Problem requirements –
Can you rewrite the rows from the one containing "Used 2019 Kia Sorento LX image 11" through the one containing "Used 2024 Ford", changing "Used" to "Pre-owned" and leaving everything else as is? Omit the pictures.

Data listing –
★ ★ ★

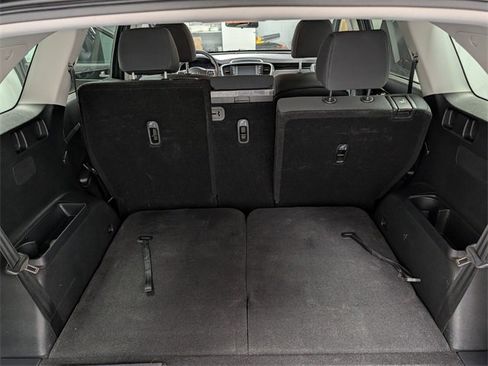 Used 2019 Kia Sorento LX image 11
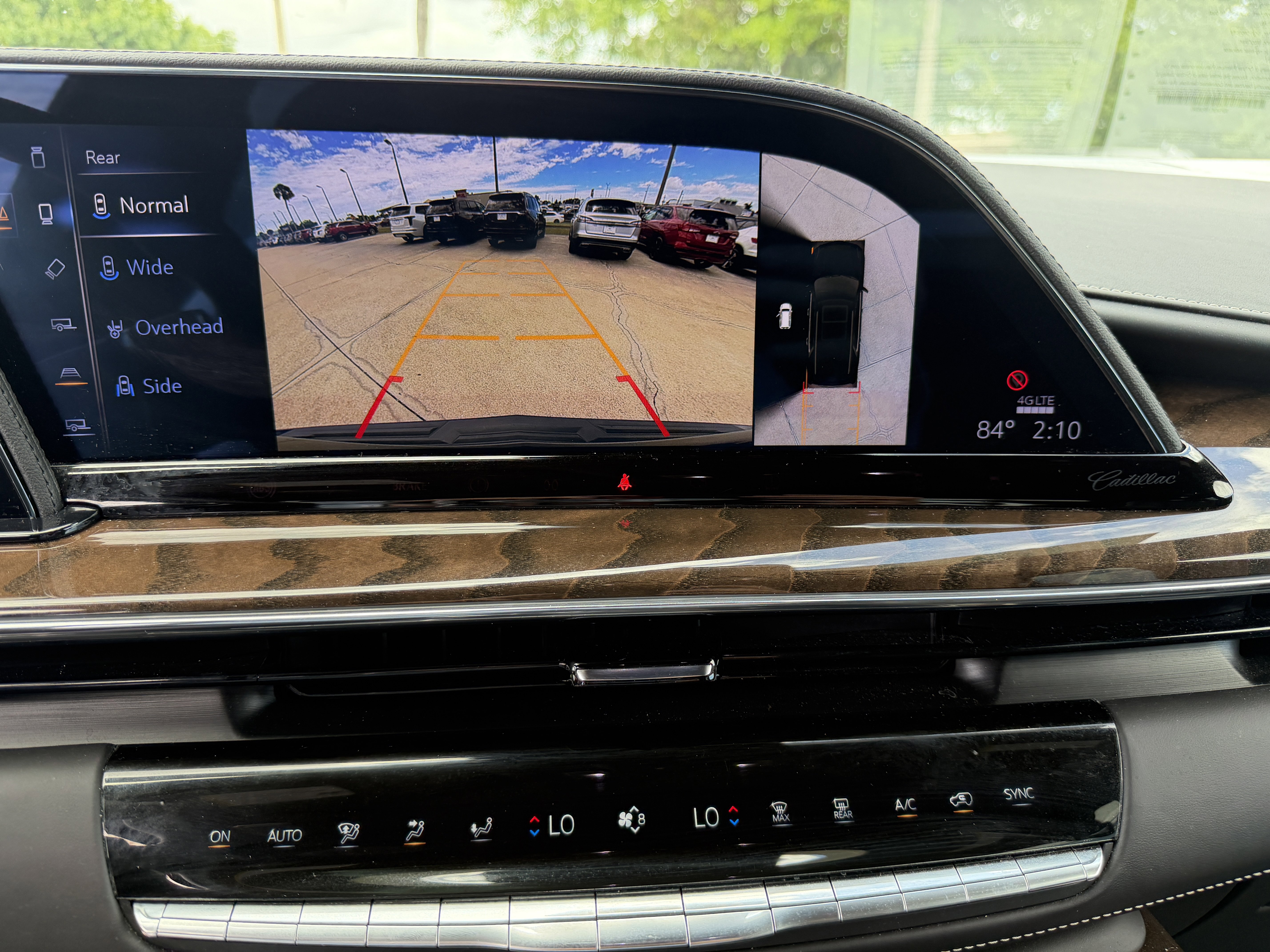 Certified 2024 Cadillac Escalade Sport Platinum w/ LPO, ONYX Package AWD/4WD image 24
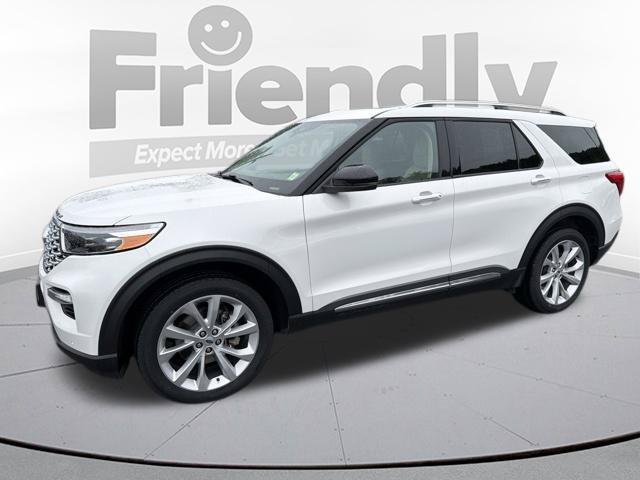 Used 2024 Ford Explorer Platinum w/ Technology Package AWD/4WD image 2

★ ★ ★

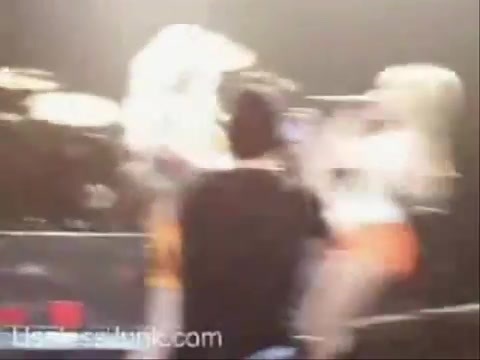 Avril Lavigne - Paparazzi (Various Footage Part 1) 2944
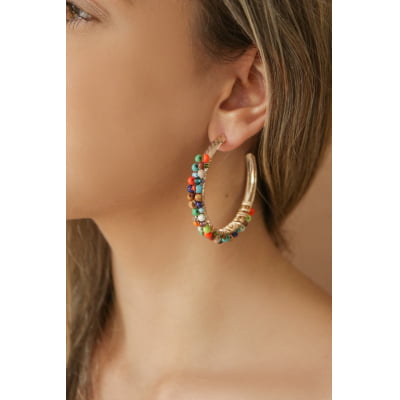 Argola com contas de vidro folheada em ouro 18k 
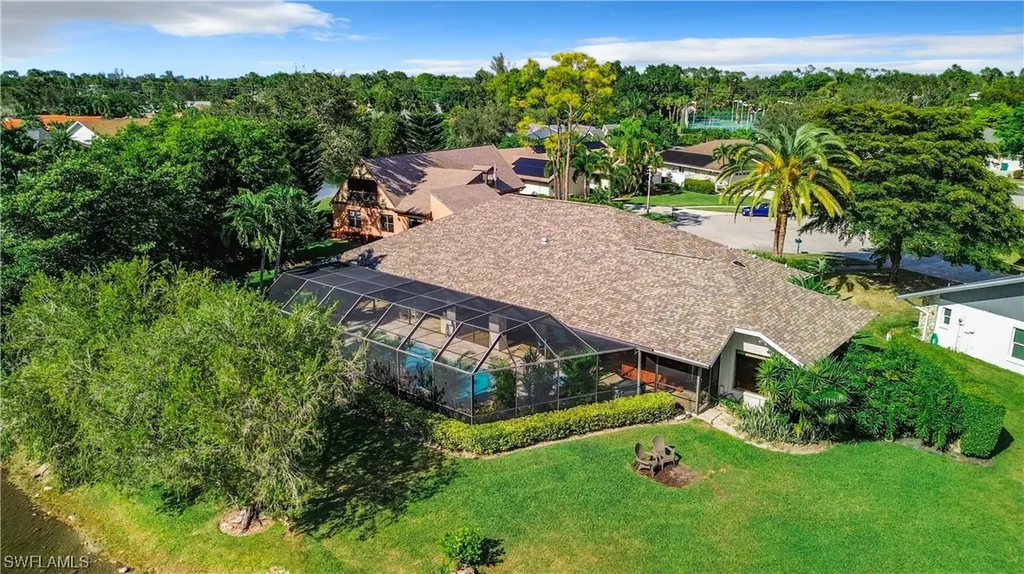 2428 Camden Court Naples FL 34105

★ ★ ★

Task response –
 Pre-owned 2019 Kia Sorento LX image 11
 Certified 2024 Cadillac Escalade Sport Platinum w/ LPO, ONYX Package AWD/4WD image 24
 Pre-owned 2024 Ford Explorer Platinum w/ Technology Package AWD/4WD image 2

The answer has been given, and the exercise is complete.